Vietnam has many unique drinks that have recently made their way into mainstream culture, although it is obvious that egg coffee in particular is the most popular one, probably because of how different it is from most other types of coffee drinks. 


Thai Iced Coffee


If you have to know anything about Thailand, it’s that it’s very hot. And humid. And although this can be paradisiacal, for those living there it can get to be too much. So Thai people are constantly looking for things to cold themselves off. 


Coffee has always been a very popular drink here, despite the climate. But it turns out that most people take their coffee iced instead of hot, which makes a lot of sense. 


Thai coffee isn’t like any other iced coffee, though. Most of the coffee that can be made at home in Thailand is black, brewed coffee. There wasn’t a lot of access to espresso in the past, which would make it difficult to make an iced coffee that was more than just coffee and ice.


Yet they figured out a way to make it into a frothy drink: using condensed milk.

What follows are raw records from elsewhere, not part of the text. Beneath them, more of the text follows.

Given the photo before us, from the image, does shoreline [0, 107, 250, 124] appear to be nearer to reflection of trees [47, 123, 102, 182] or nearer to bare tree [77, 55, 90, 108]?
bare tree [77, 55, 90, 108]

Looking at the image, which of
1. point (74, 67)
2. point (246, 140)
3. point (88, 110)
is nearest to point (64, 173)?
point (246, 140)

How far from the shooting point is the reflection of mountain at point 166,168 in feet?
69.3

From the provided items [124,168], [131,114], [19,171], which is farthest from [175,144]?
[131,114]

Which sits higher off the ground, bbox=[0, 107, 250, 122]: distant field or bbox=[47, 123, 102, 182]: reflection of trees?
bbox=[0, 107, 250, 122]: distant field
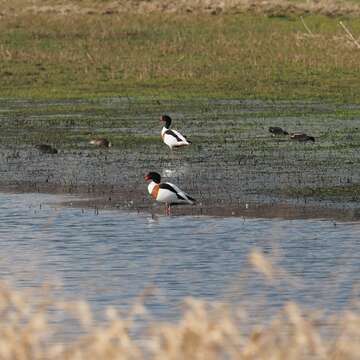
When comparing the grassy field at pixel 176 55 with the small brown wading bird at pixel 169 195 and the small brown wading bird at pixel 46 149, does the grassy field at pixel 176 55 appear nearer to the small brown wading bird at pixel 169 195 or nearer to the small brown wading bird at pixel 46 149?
the small brown wading bird at pixel 46 149

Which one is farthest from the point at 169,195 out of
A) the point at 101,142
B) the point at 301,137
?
the point at 301,137

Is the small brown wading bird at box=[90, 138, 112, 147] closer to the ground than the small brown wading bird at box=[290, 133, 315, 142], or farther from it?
closer to the ground

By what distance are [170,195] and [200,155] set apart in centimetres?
603

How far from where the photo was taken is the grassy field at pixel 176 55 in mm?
36062

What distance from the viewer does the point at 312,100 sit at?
3334cm

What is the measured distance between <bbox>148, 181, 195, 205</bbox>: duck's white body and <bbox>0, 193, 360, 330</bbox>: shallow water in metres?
0.32

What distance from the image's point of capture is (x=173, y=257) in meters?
14.5

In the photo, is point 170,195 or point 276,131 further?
point 276,131

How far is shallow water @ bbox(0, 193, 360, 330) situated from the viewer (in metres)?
→ 12.3

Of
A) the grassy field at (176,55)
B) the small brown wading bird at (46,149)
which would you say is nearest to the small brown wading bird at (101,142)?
the small brown wading bird at (46,149)

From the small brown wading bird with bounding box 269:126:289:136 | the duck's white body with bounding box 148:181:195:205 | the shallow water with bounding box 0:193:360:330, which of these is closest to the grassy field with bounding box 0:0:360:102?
the small brown wading bird with bounding box 269:126:289:136

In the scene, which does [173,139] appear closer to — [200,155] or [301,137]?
[200,155]

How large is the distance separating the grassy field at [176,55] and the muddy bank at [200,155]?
2.25 meters

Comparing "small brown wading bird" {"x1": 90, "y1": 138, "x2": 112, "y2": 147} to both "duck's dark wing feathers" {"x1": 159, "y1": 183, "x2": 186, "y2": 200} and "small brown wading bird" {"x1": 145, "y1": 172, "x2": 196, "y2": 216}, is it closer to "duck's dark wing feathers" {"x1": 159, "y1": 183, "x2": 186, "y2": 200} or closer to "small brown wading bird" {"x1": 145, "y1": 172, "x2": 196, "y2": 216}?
"small brown wading bird" {"x1": 145, "y1": 172, "x2": 196, "y2": 216}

This is a type of milk which has been evaporated, so it’s super dense and thick. Plus, it’s sweet, so you’re essentially killing two birds with one stone: you sweeten the drink, and you make it creamy. 


One of the best things about Thai iced coffee is that it’s incredibly easy to make. You don’t need to fire up the espresso machine, you don’t need to calculate the exact amount of ice and water that you need like with Japanese iced coffee. 

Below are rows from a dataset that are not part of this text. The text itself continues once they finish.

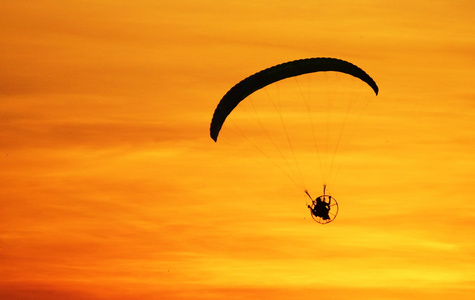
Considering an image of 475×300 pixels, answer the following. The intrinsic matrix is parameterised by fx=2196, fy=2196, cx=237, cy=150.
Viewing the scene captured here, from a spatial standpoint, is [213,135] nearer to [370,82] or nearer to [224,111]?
[224,111]

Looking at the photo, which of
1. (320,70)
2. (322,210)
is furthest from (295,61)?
(322,210)

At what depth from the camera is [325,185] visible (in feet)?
429

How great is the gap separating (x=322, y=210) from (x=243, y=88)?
890cm

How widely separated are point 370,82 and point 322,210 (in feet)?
26.8

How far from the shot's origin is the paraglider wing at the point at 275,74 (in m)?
128

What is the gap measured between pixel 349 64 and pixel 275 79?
4479 millimetres

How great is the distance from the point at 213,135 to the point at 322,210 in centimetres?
796

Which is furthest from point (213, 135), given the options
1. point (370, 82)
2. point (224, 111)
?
point (370, 82)

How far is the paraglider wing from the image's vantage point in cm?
12838

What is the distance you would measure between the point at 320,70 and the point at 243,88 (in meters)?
4.68

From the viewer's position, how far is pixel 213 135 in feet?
428

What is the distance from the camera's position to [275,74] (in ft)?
422

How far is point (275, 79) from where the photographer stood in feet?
422

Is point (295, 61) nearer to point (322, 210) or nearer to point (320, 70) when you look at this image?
point (320, 70)
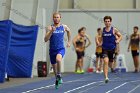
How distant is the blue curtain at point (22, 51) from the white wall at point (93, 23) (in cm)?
522

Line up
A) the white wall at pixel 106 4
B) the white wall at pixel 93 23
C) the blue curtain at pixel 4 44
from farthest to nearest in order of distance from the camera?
1. the white wall at pixel 106 4
2. the white wall at pixel 93 23
3. the blue curtain at pixel 4 44

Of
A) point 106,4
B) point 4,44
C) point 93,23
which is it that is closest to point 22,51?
point 4,44

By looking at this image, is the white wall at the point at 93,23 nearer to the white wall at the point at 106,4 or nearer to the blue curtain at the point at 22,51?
the white wall at the point at 106,4

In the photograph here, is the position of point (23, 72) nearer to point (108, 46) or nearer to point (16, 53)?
point (16, 53)

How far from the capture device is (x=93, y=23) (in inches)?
888

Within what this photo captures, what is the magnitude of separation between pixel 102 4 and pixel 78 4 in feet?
3.75

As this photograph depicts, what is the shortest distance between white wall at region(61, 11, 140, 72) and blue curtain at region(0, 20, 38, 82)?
5.22 metres

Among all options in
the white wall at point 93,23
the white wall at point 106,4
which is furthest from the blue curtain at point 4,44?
the white wall at point 106,4

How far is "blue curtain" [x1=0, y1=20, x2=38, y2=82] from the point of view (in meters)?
17.1

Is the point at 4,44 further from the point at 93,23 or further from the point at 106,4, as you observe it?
the point at 106,4

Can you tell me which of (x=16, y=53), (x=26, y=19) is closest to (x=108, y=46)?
(x=16, y=53)

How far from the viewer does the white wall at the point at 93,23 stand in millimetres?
22484

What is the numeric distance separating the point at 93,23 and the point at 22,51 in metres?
6.14

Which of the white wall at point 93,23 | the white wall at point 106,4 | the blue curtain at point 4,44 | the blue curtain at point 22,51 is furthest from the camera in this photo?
the white wall at point 106,4
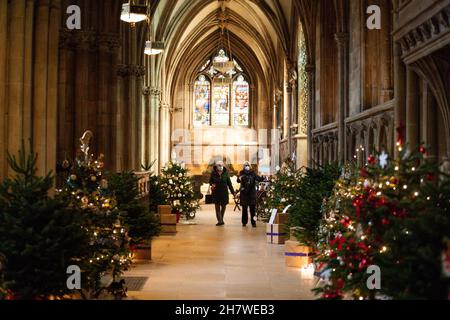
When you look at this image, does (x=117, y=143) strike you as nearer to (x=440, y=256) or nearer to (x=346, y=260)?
(x=346, y=260)

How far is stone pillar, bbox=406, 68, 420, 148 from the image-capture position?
27.8 feet

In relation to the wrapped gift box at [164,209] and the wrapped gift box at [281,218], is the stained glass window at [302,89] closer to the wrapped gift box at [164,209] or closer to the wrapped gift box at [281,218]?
the wrapped gift box at [164,209]

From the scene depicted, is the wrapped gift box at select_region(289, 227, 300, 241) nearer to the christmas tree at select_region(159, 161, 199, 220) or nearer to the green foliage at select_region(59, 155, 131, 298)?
the green foliage at select_region(59, 155, 131, 298)

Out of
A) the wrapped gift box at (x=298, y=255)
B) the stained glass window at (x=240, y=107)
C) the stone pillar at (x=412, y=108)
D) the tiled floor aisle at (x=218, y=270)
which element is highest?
the stained glass window at (x=240, y=107)

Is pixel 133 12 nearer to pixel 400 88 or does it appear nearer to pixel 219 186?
pixel 400 88

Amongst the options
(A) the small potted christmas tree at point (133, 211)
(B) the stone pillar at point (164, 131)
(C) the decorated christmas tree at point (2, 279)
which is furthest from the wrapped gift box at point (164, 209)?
(B) the stone pillar at point (164, 131)

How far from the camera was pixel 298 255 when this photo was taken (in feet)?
30.6

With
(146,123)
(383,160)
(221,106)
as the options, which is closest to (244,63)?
(221,106)

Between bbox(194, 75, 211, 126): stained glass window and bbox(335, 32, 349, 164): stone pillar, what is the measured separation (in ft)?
68.8

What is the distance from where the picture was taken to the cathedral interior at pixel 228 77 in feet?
25.6

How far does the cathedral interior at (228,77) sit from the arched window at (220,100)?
3.88ft

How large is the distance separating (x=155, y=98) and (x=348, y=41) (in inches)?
437

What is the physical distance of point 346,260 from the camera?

And that’s the whole point! You’re already sweating everywhere, you just want to put together a coffee and cool off. 


Matcha Latte

Japan is making another appearance here, this time with the matcha latte. You probably have had a matcha latte before, but might not know exactly what it is. What is matcha?

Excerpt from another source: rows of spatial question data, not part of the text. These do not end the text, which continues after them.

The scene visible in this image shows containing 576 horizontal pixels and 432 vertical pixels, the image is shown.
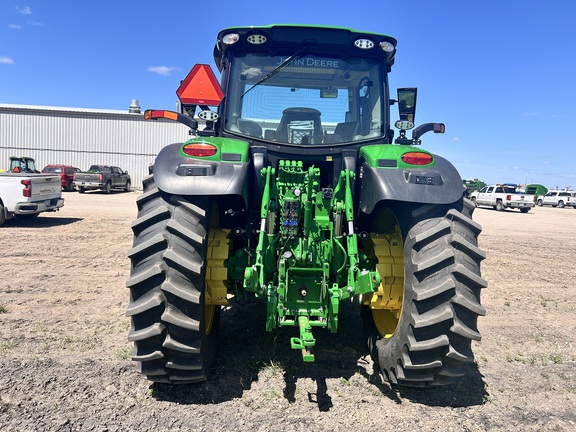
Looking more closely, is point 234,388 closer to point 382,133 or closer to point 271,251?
point 271,251

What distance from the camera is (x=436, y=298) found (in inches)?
120

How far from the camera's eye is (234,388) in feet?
11.0

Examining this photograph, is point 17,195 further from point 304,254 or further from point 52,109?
point 52,109

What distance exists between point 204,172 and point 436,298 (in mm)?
1911

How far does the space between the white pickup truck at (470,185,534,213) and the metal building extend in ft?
74.6

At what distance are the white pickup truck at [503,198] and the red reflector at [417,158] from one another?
2915 cm

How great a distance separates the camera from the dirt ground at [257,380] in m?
2.96

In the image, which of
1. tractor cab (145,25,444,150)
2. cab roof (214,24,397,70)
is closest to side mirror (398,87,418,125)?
tractor cab (145,25,444,150)

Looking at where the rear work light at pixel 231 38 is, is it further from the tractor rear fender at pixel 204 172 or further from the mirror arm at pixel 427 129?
the mirror arm at pixel 427 129

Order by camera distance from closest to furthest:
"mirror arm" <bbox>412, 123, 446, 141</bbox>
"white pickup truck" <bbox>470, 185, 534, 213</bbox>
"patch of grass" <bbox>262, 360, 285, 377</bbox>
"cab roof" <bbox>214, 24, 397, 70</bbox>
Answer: "patch of grass" <bbox>262, 360, 285, 377</bbox> → "cab roof" <bbox>214, 24, 397, 70</bbox> → "mirror arm" <bbox>412, 123, 446, 141</bbox> → "white pickup truck" <bbox>470, 185, 534, 213</bbox>

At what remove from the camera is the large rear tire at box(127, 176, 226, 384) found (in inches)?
116

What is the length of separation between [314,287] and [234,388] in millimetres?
985

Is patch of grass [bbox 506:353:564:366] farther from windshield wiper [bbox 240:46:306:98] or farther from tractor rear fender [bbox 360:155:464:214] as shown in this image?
windshield wiper [bbox 240:46:306:98]

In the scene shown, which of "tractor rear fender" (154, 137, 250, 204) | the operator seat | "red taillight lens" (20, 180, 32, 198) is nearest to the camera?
"tractor rear fender" (154, 137, 250, 204)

As you may know, green tea is big in Japan. Like, huge. They’ve been drinking it nonstop for thousands of years. So it figures that they would get really good at making it and even growing it: they figured out that they can grow tea trees in the shade, which turns the leaves a darker hue of green, making them more savory. 


To double down on it, these leaves are then made into powder (instead of just steeping them, like all other tea) and then diluted into a frothy, vibrant green beverage. This is matcha: powdered green tea which is grown in the shade. 


Matcha has a unique flavor like no other type of green tea, one that goes particularly well with coffee. As soon as this was discovered, matcha became a regular ingredient in most Japanese coffee shops and it wasn’t long before the whole world wanted to try a matcha latte.